1) Professional work being normalized and DIY in general shriveling compared to how things were, say, a century ago.

2) Fanwork in most areas being in a range from legal grey area to outright illegal.

3) Employers being more demanding of people's time (directly or via "gigs") and/or paying their actual employees little enough that they have to work two jobs.

1/2

@LeviKornelsen Thus, most people who even make it into the periphery of TTRPGs are conditioned to buy Official Product, and can't imagine that third-party stuff is even legal to sell, let alone could be of any worth. And *homebrewing?* They don't have a degree in game design, nor a license! Even if they did, they don't have the time.

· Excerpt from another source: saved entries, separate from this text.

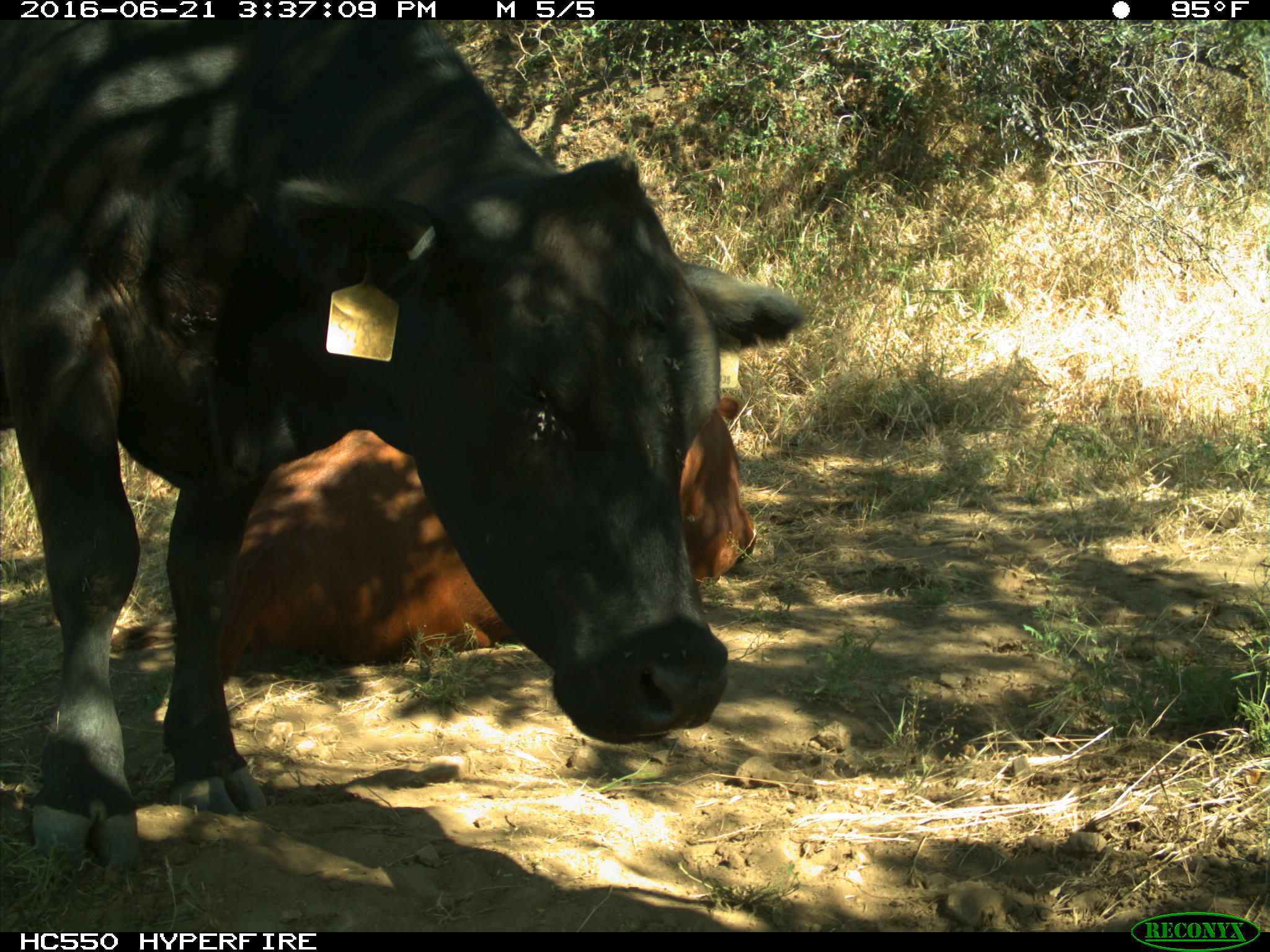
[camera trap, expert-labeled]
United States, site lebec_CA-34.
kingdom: Animalia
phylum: Chordata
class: Mammalia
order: Artiodactyla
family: Bovidae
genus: Bos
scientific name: Bos taurus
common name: domestic cow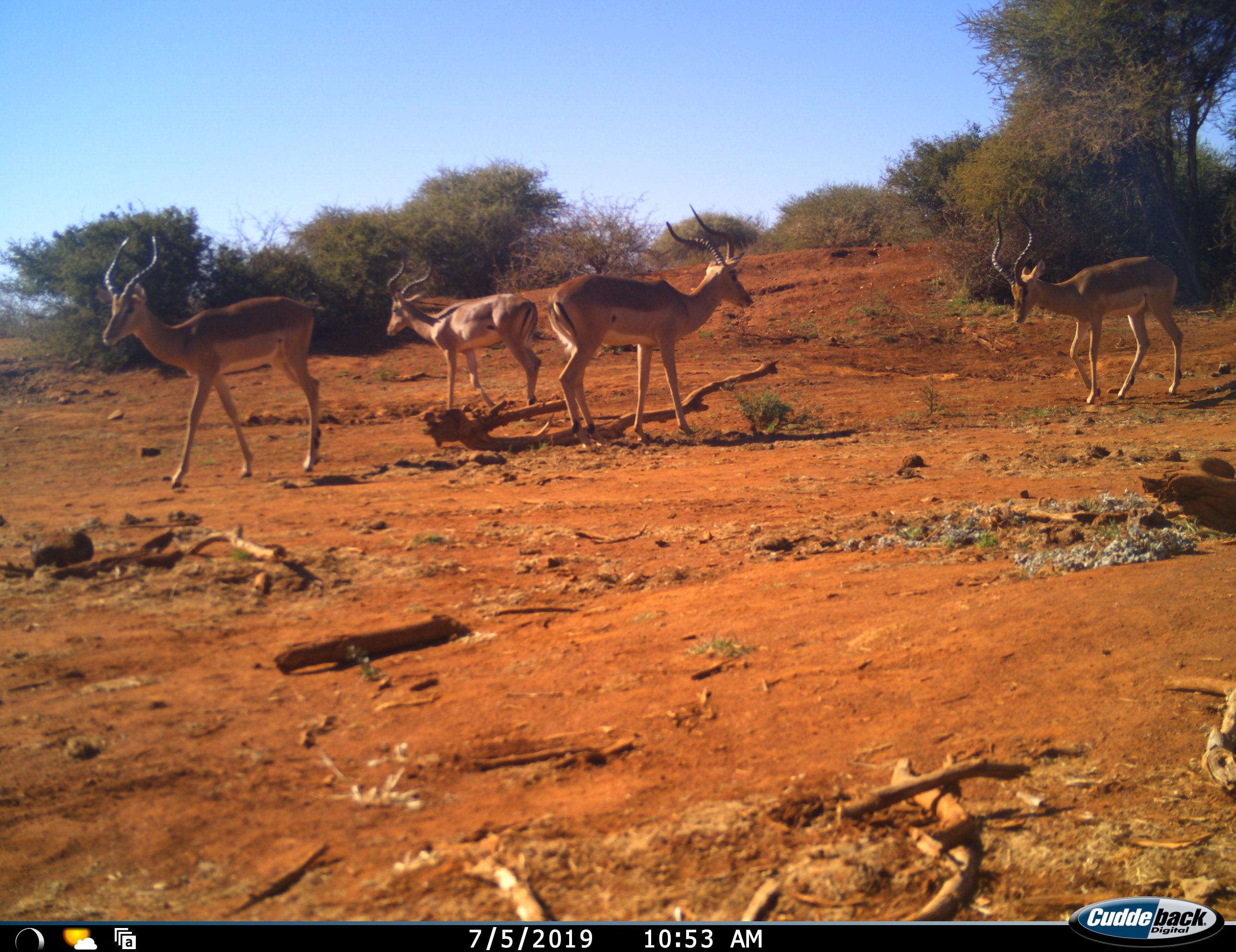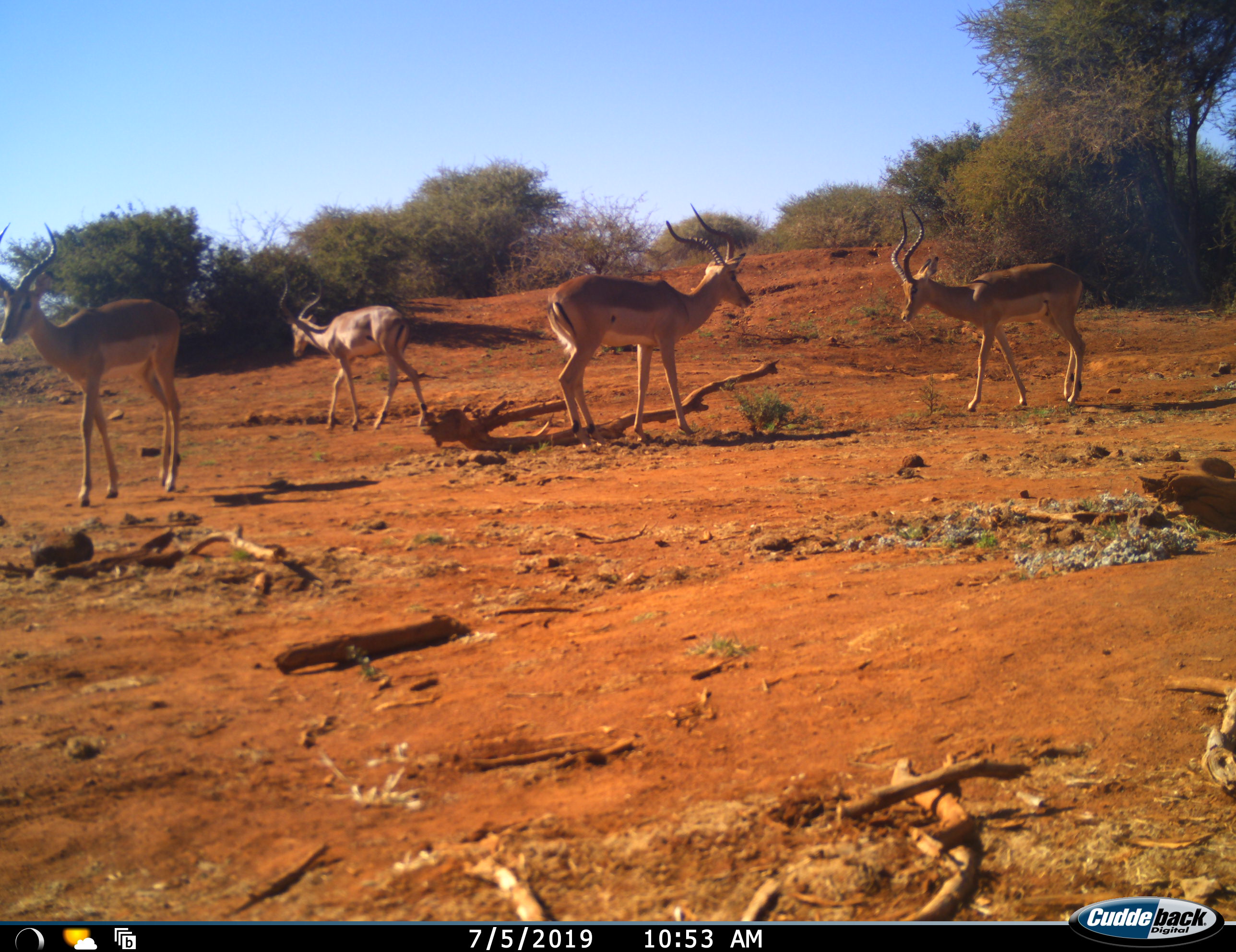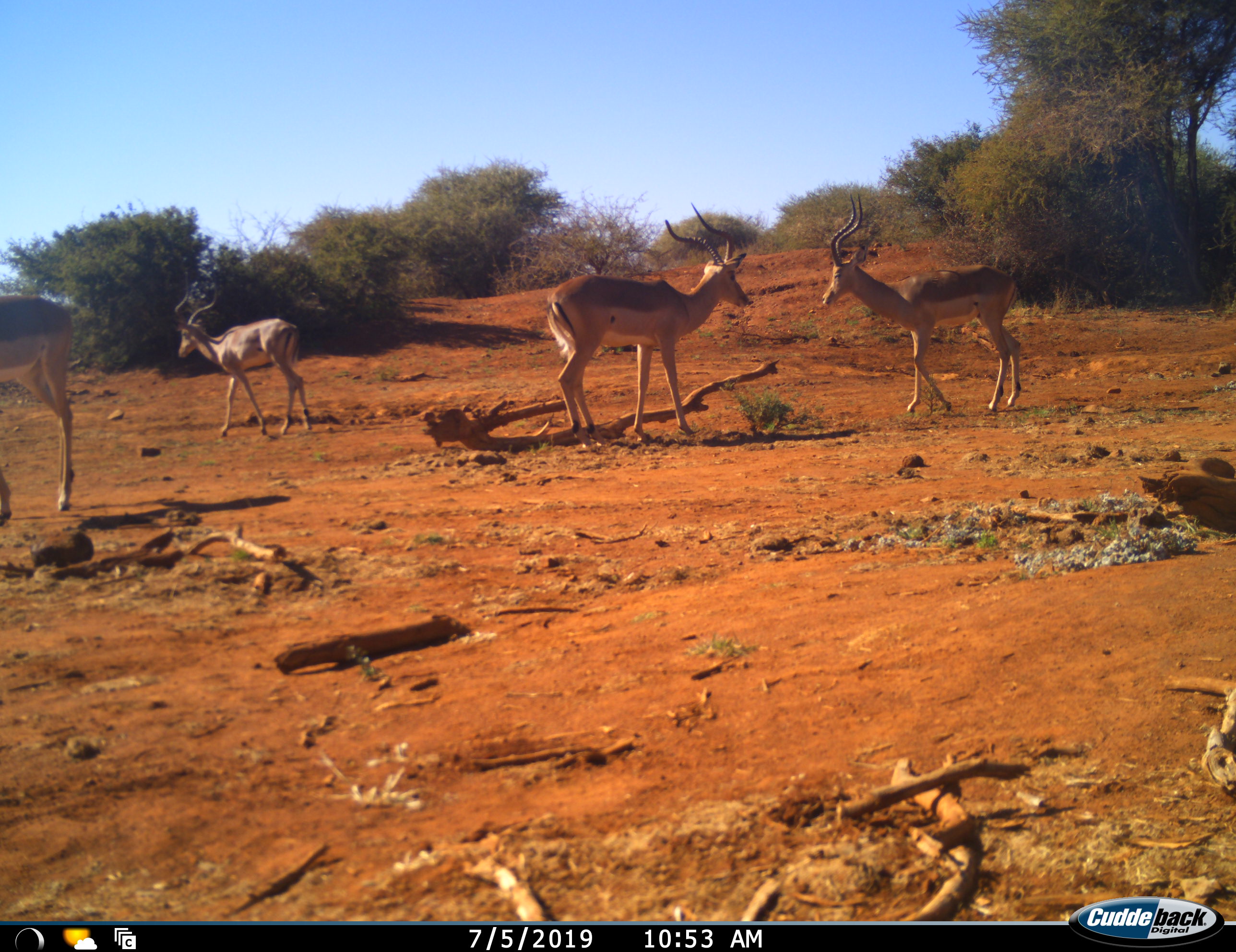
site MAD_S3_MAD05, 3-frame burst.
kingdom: Animalia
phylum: Chordata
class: Mammalia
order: Artiodactyla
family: Bovidae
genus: Aepyceros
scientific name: Aepyceros melampus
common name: impala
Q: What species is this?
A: Impala (Aepyceros melampus).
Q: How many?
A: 4.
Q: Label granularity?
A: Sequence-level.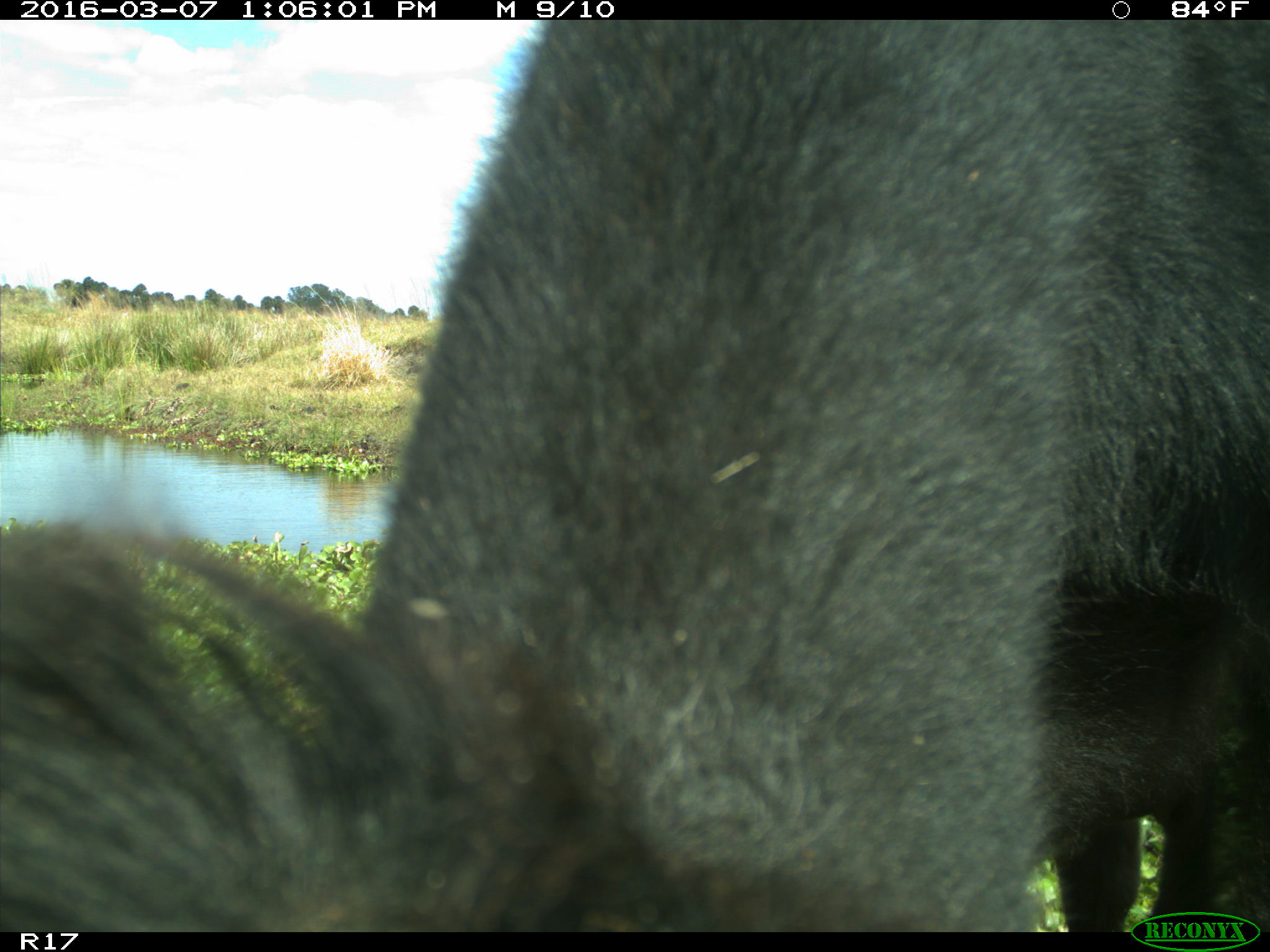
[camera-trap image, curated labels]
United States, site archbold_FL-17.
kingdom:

Really, the idea that TTRPGs are primarily about personal creativity strikes me as gradually becoming more "insider" knowledge as the years go by... 😞

2/2

@LeviKornelsen I think the “we” in “we're all fucking broke” refers to game makers, but another reason for the lack of an “extreme resurgence” is that many potential buyers of your self-published thing are broke also.

@wordman Money's no barrier to indie RPGs - it's mostly free, or the price of a pint. Time's no barrier - we all have it.

Hear me now; the barrier is this and none other:

no editors = bad writing

(and obviously better art wouldn't hurt)
@LeviKornelsen

@LeviKornelsen Also, a lot of self publishing stuff is a lot of work if you're not doing it for that hope of squeezing some pennies out.

Been trying to think through how to write up and format some stuff for my blog, and honestly, formatting it is where "I give up" comes in.

@LeviKornelsen
Self-publishing tech is too expensive in required learning and infrastructure.

Technically the best way to share most RPG content would be plain HTML with some hyperlinks. Markdown mostly suffices even. But if you do that, people don't take you seriously. It's used as an add on, that is SRDs.

We are gatekeeping ourselves with skeuomorphisms.

@LeviKornelsen I don't think it is a money or tech problem. I think there is not a built-in ethos of hacking on and improving an incomplete thing as there is in a FOSS community. we have fetishized completeness and balance and similar concepts to the point where it's hard to get contributions and revisions to be a natural part of the hobby down to the tables, which is where the cohort of potential contributors is. relatedly, I think the difference between homebrew/open game and product game is so small to the consumer that the need to hack from scratch is minimal --- plenty of other games to try out just a (pirated or not) PDF download away; in that sense I think need for a robust homebrew ethos struggles in simple supply (lots) vs. demand (flexible) ways.

sorry if this FOSS-tinted reply is afield of what you mean, but I feel that most players want products in a way where organized homebrew is skipped over.